- _PROBLEMS_
a) In the passage, at about what time does the uncle drive the minivan over?
b) State whether each statement agrees with the passage, answering yes or no and quoting the deciding words: (i) The second alarm is set for 6:10. (ii) The drive to the workplace takes thirty minutes. (iii) Extra help was needed at the shop because an uncle had bad back pain.

--- ARTICLE ---

You know? I still vaguely remember that time when I did something wrong. My father drove me somewhere far away and stopped the car (In hindsight, it was probably just a few blocks away from home.) While my mother was looking bewildered, he told me to get out of the car. When I refused and clung desperately to the chair, he stopped and left me with an ultimatum. Do better in school or next time I’ll give you a bowl and leave you here.
Knowledge is important. Therefore, school is important. Learn, learn and grow, else all that awaits you is a life on the streets, dressed in rags and dirt with only a bowl in your possession. Is that? Is that that type of job you want?
……….
Alarm rings at 5:50 a.m.
I stop it and continue lying on my bed. I have a second alarm coming up at 6:10; the purpose of the first one is to get me slightly awake. When the second alarm comes I throw my blankets off, hurry to brush my teeth, wash my face and get myself dressed. 6:10 a.m. on a Saturday. That’s ten minutes after six o’clock. In the morning. On a Saturday. What is a young boy of only fourteen years of age supposed to do at 6:10 a.m. on a Saturday? Sleep would be the answer. But for the past few weeks of summer, I had been going to work with my father for each Saturday. They were short a person you see, one of my uncles came up with a case of really bad back pain and couldn’t work for a while. It’s the type of job where that is the norm. It’s not uncommon to overexert yourself when working in a Meat Shop in Chinatown after all. I waited with my father at the table for the minivan to come. My uncle drives it over at around 6:40 and we would carpool to work. The car reeks of meat. It was unbearable at first, but this is the fourth consecutive Saturday I have been told to work at my father’s store. It would take fifty minutes to get to the workplace, so I shut my eyes and tried as best I can to fall asleep.

--- ENTRIES SUPPLIED ---

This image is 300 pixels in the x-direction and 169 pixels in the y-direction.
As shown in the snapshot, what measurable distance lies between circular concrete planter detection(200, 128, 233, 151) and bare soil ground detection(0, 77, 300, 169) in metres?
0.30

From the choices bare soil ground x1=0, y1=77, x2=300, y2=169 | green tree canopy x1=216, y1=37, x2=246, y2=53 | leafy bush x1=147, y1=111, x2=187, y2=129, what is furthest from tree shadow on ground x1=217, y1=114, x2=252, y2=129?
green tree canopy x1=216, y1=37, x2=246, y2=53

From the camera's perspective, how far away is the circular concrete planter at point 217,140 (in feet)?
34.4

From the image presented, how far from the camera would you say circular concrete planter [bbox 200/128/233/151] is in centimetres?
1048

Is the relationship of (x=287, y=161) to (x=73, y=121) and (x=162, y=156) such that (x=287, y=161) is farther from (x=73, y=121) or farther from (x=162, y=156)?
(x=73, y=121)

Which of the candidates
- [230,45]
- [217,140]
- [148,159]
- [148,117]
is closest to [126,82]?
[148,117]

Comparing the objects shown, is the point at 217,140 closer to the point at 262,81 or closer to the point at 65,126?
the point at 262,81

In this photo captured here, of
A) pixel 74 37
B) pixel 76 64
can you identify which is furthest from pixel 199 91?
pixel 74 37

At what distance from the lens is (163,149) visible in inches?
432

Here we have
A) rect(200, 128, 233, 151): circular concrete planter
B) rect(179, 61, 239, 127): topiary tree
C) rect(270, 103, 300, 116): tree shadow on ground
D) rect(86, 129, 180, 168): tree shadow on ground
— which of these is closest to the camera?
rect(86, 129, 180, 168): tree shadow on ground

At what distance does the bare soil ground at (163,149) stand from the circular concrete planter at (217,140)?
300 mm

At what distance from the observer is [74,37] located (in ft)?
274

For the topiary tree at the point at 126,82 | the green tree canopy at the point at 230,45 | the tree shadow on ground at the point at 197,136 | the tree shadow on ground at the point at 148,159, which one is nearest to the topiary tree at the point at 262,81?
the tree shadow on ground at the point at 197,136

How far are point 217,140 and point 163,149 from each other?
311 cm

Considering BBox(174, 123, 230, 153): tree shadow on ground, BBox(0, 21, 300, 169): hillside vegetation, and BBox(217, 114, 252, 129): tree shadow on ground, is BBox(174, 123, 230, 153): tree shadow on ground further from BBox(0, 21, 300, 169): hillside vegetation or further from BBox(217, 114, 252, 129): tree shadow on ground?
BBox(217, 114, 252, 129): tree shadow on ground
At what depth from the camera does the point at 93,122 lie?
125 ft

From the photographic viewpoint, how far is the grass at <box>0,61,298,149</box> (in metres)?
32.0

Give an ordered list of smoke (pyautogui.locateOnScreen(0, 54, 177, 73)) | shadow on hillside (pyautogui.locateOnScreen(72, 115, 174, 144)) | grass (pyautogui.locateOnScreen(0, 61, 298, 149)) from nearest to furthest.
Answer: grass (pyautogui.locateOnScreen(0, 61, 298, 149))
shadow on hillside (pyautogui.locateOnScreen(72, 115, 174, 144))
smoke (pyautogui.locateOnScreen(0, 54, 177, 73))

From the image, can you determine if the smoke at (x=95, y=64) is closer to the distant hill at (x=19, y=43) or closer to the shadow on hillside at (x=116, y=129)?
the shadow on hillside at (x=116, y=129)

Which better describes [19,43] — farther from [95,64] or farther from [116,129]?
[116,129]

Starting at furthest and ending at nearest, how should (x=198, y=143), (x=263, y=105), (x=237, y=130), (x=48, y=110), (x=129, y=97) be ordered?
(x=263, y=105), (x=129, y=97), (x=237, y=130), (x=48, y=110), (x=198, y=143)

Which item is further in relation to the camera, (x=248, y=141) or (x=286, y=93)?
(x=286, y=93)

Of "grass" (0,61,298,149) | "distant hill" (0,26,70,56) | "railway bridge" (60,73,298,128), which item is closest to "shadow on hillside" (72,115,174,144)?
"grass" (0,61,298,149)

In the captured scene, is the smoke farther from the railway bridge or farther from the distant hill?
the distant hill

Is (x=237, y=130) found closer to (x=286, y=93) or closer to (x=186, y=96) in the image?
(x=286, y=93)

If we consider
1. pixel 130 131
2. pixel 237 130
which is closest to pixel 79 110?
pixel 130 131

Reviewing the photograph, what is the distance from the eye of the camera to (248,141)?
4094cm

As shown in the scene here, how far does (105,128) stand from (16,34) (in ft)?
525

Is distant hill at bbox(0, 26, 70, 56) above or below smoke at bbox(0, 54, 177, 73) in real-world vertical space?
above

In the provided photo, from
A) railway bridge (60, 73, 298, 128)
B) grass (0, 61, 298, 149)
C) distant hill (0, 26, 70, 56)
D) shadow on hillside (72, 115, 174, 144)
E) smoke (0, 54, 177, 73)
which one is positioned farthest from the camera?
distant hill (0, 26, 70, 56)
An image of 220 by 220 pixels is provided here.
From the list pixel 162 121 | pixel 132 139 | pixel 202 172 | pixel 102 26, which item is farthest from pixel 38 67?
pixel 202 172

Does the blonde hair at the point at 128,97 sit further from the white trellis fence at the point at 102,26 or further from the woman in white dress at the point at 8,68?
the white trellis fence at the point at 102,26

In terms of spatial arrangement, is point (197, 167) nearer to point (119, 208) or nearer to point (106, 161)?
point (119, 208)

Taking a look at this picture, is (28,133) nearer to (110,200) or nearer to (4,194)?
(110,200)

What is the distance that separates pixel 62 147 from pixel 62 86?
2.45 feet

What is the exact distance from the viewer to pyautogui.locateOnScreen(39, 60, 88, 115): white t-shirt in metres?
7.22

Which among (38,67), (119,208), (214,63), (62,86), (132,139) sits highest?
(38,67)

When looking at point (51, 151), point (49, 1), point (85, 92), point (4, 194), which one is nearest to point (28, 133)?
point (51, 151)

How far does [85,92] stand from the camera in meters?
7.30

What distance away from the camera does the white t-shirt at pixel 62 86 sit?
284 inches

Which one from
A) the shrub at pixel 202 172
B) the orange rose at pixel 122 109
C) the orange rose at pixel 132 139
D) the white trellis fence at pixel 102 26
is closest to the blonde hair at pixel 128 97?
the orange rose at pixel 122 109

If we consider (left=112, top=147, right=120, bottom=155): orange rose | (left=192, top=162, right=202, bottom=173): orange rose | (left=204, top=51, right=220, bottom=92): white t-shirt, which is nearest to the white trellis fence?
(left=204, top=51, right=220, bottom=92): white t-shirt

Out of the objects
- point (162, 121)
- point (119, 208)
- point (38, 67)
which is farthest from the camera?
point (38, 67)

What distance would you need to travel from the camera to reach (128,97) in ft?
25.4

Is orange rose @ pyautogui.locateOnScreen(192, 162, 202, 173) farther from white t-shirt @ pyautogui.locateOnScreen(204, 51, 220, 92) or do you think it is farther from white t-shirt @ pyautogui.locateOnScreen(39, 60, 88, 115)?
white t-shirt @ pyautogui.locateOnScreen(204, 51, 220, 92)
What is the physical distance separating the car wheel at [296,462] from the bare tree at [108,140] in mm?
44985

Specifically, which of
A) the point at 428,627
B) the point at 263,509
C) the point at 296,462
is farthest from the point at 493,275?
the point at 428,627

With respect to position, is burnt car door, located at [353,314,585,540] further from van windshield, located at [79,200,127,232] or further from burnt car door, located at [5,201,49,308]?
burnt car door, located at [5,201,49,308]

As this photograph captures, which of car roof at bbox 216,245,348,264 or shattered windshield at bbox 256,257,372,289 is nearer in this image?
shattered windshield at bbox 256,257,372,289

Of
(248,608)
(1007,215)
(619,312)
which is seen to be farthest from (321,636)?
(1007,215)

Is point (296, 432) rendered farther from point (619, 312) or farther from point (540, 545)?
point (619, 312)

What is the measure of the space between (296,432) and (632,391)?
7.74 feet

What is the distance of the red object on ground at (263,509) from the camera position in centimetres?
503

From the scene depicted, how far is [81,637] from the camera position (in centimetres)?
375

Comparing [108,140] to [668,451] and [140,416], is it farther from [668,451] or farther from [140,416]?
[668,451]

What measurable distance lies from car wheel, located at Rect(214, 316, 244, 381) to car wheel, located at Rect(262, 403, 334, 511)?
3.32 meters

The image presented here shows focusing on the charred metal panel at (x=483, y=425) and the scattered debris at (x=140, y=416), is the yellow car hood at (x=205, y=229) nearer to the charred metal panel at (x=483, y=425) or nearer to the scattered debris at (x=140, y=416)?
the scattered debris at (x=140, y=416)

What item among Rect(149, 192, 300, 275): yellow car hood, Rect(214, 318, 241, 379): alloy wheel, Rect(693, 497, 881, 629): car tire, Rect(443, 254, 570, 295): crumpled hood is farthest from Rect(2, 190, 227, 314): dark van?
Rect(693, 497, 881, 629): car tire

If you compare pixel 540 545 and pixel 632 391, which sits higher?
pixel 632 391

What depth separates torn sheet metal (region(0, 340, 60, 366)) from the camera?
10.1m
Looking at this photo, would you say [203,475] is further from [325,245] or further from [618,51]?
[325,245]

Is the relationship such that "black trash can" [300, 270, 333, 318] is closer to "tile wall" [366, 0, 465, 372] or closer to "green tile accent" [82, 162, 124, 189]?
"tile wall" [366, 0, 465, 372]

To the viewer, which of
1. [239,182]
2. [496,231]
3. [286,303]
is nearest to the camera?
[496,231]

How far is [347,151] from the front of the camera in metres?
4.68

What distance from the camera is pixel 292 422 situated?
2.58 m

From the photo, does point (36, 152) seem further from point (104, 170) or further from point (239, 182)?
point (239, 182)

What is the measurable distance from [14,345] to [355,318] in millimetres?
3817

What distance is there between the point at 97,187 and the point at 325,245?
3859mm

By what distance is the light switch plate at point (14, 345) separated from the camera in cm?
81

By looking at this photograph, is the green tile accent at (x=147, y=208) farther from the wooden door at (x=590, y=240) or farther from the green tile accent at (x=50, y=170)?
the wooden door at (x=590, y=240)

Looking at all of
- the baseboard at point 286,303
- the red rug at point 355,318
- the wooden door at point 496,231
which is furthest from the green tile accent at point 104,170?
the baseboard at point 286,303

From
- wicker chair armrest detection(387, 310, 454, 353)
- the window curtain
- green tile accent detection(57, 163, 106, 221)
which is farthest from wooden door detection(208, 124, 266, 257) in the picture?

---

- _TASK-BY-TASK ANSWERS_
a) Around 6:40 a.m.

b)
(i) Yes: "I have a second alarm coming up at 6:10"
(ii) No: "It would take fifty minutes to get to the workplace"
(iii) Yes: "one of my uncles came up with a case of really bad back pain and couldn’t work for a while"